Share

Chapter 6

Aku bangun terlalu siang. Weker di samping tempat tidurku menunjukkan pukul dua. Kepalaku berdenyut-denyut, seolah-olah seribu paku kecil menusuknya bersamaan, Aku membuka laci di samping kasur, mengambil sebutir aspirin, lalu langsung menelannya. Semoga obat itu bisa meredakan sakit kepalaku dengan cepat.

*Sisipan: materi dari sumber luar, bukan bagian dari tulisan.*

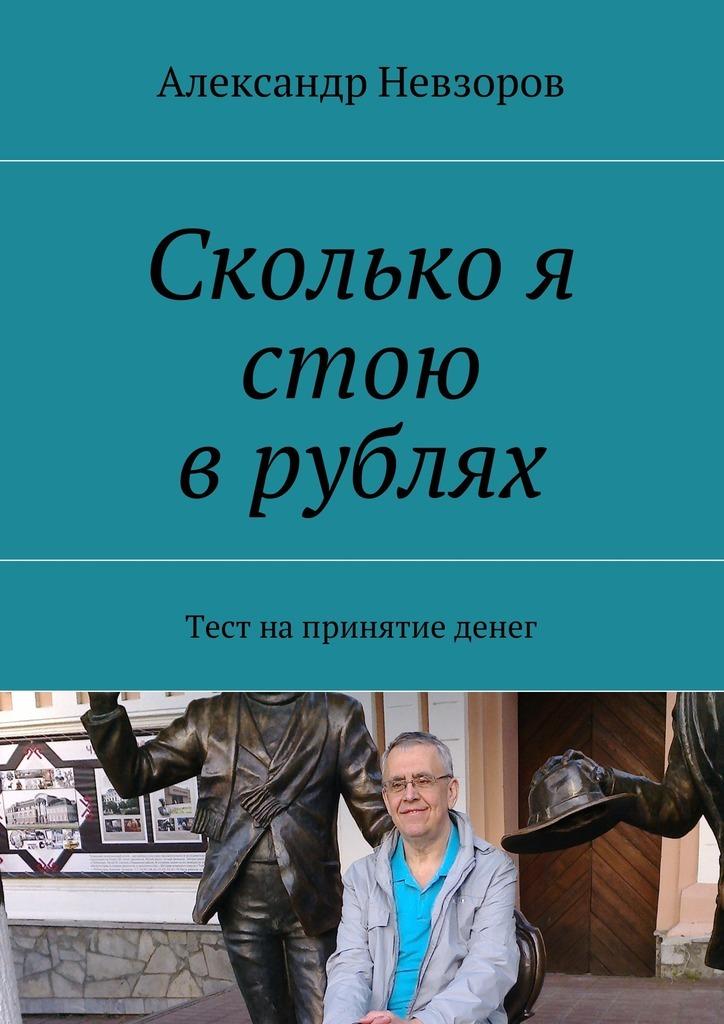 Александр Невзоров - Сколько я стою врублях. Тест напринятие денег
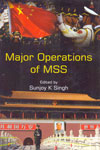 Major Operations of MSS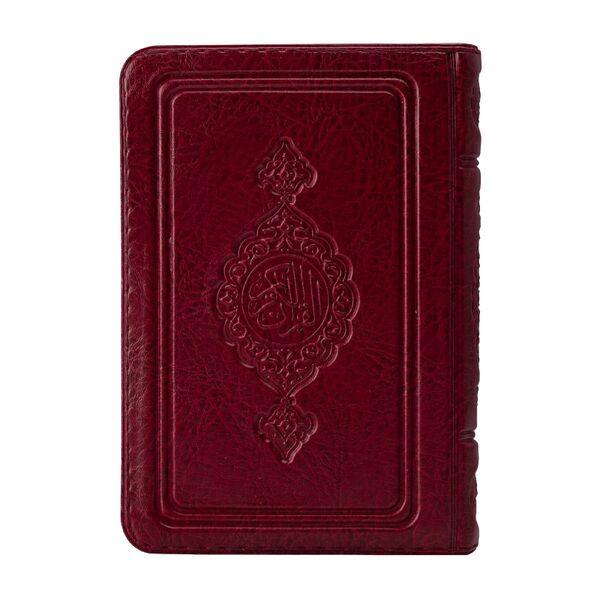 B.Cep Boy Kur'an-ı Kerim (Bordo Renk, Kılıflı, Mühürlü)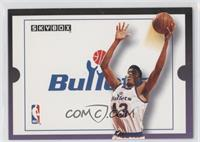 Washington Bullets Team (Pervis Ellison)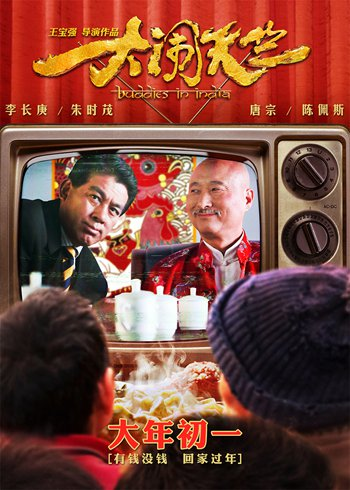陈佩斯和朱时茂复古电视机同框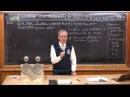 Урок 246 Условия существования постоянного тока Электродвижущая сила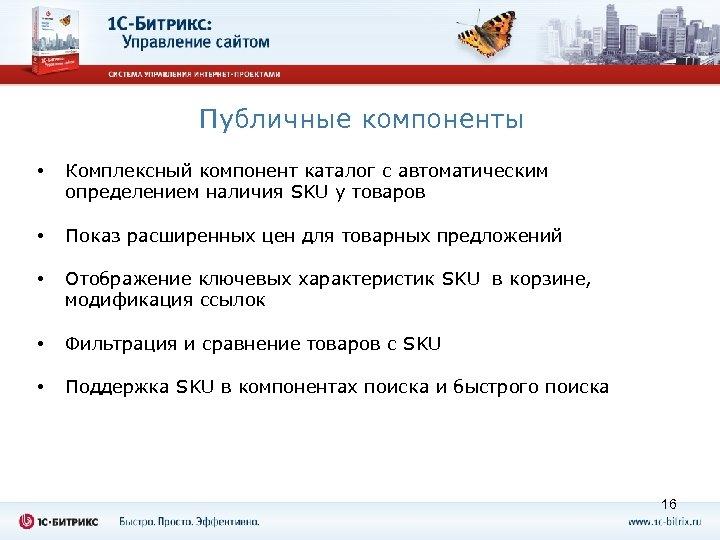 Публичные компоненты • Комплексный компонент каталог с автоматическим определением наличия SKU у товаров •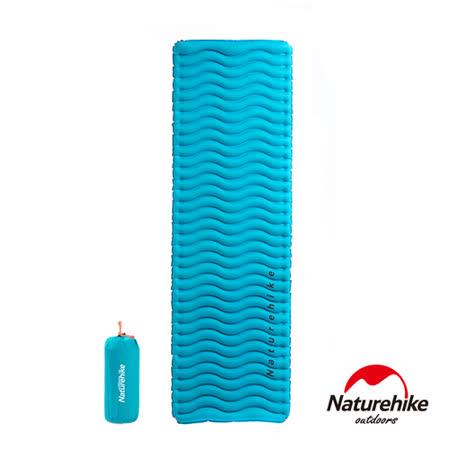 Naturehike FC-09  輕量波紋折疊式收納充氣睡墊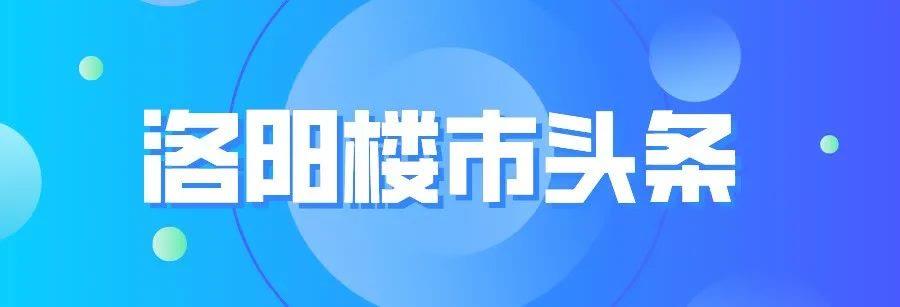 星聯開元府建設規劃獲批!伊濱高層備案價高達1.13萬元/m²
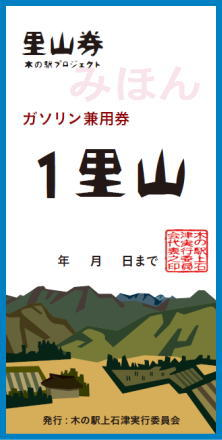 地域通貨(表・縦)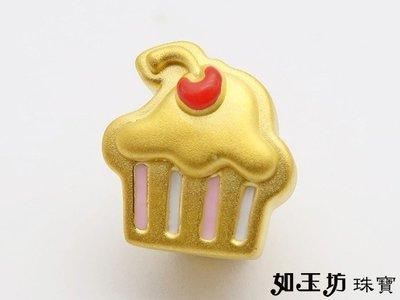 如玉坊珠寶   硬金彩繪蛋糕串珠 黃金串珠 可串5錢手環  A1244534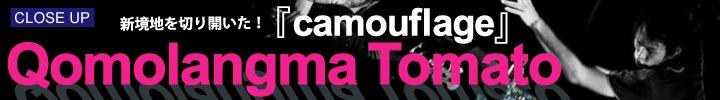 Qomolangma Tomato 『camouflage』インタビュー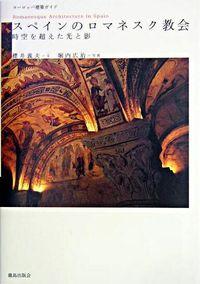 スペインのロマネスク教会 / 時空を超えた光と影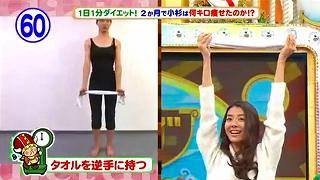 s-kosugi diet0998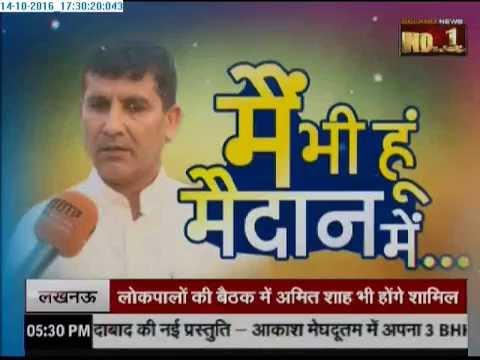 Mai Bhi Hu Maidan Mai: BJP Leader Prasan Chaudhary from Shamli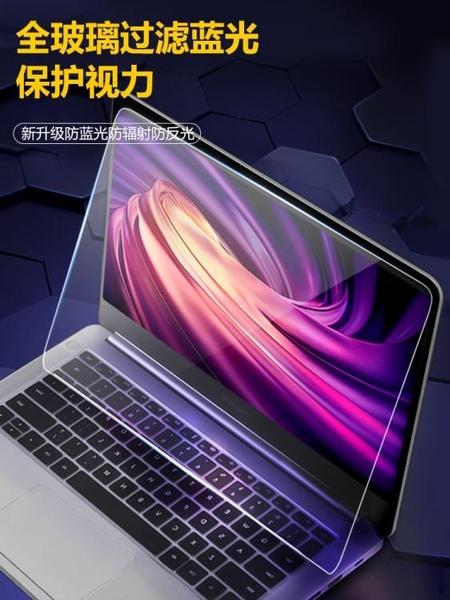 2020新款華為matebook14筆記本13電腦X螢幕膜pro16.1貼膜 快速出貨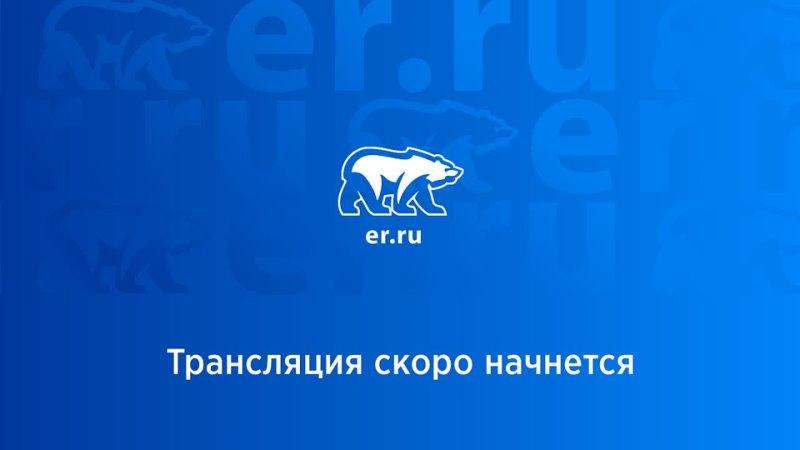 Церемония разделения ключей шифрования блокчейна предварительного голосования Единой России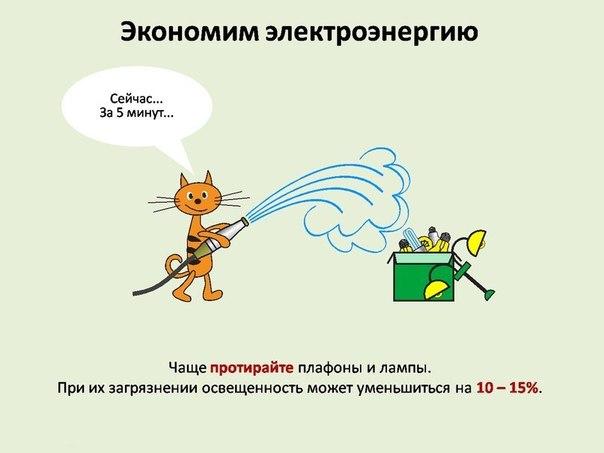 Электричество в доме доклад Подключение света Грайвороновская улица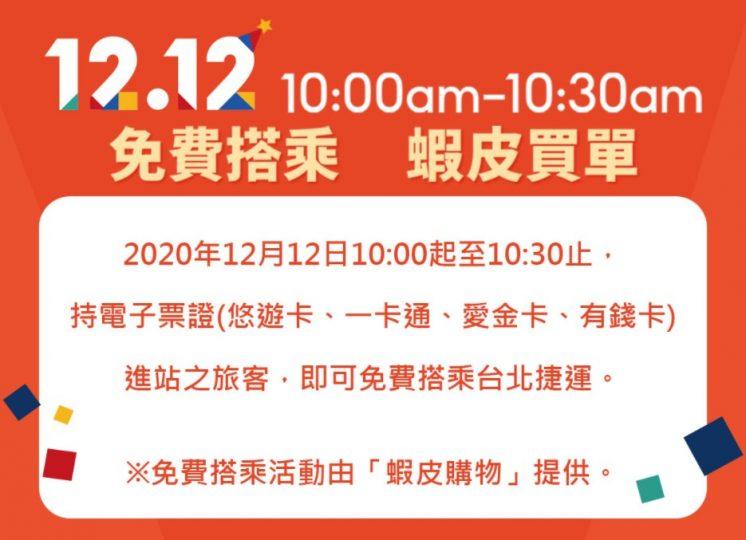 台北捷運雙12免費搭乘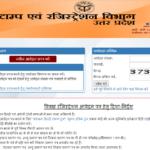उत्तर प्रदेश विवाह पंजीकरण ऑनलाइन आवेदन|uttar pradesh online vivah-marriage registration in hindi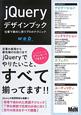 jQuery デザインブック 仕事で絶対に使うプロのテクニック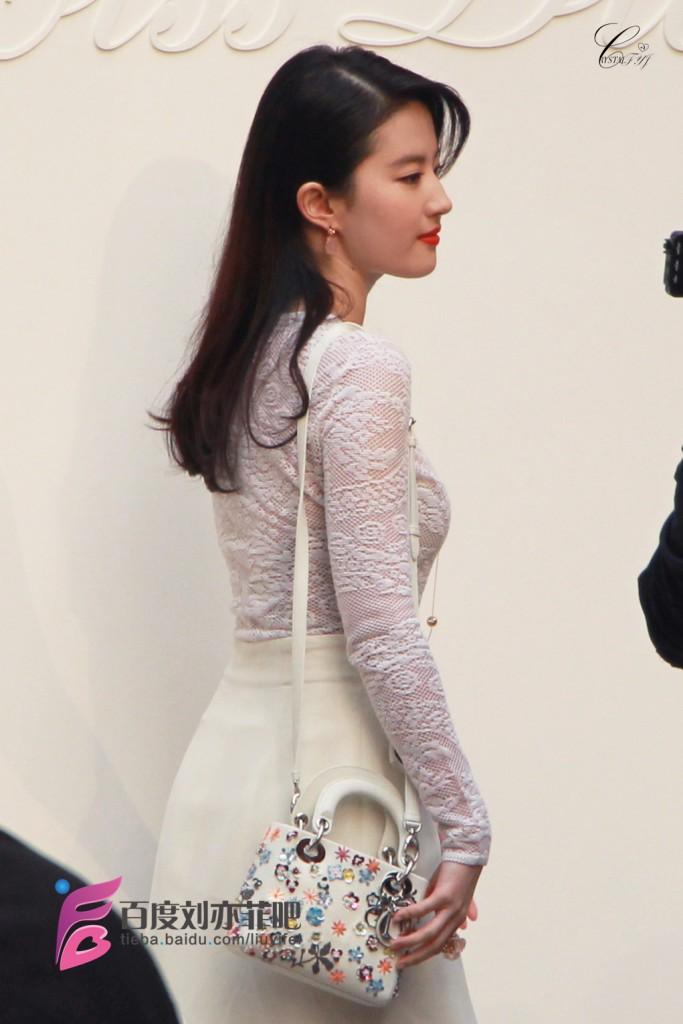 北京《迪奥小姐》展览揭幕仪式(2015.04.29)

Dengan gontai aku berjalan menuju pintu dan agak terkejut karena pintu ternyata terkunci. Aku termenung sejenak sebelum mengingat bahwa tadi malam aku mengunci pintu kamar ini. Seorang gadis asing menginap. Namun, ketika membayangkan orang asing yang aku maksudkan dan menyadari bahwa aku bisa melewati malam dengan aman, aku merasa seperti pria bodoh. Tadi malam—mengunci pintu kamar—aku anggap sebagai keputusan yang tepat. Mungkin aku bisa mengelak dengan mengatakan bahwa seorang wanita yang tidak aku kenal berada di luar kamarku dengan koper besar yang aku tidak tahu apa isinya. Tubuh Yui memang kecil tapi aku tidak ingin menebak benda yang dibawanya di dalam kopernya yang berat itu. Namun, sekarang hal ini terlihat begitu menyedihkan. Aku seperti seorang pria pengecut yang takut pada kecoa.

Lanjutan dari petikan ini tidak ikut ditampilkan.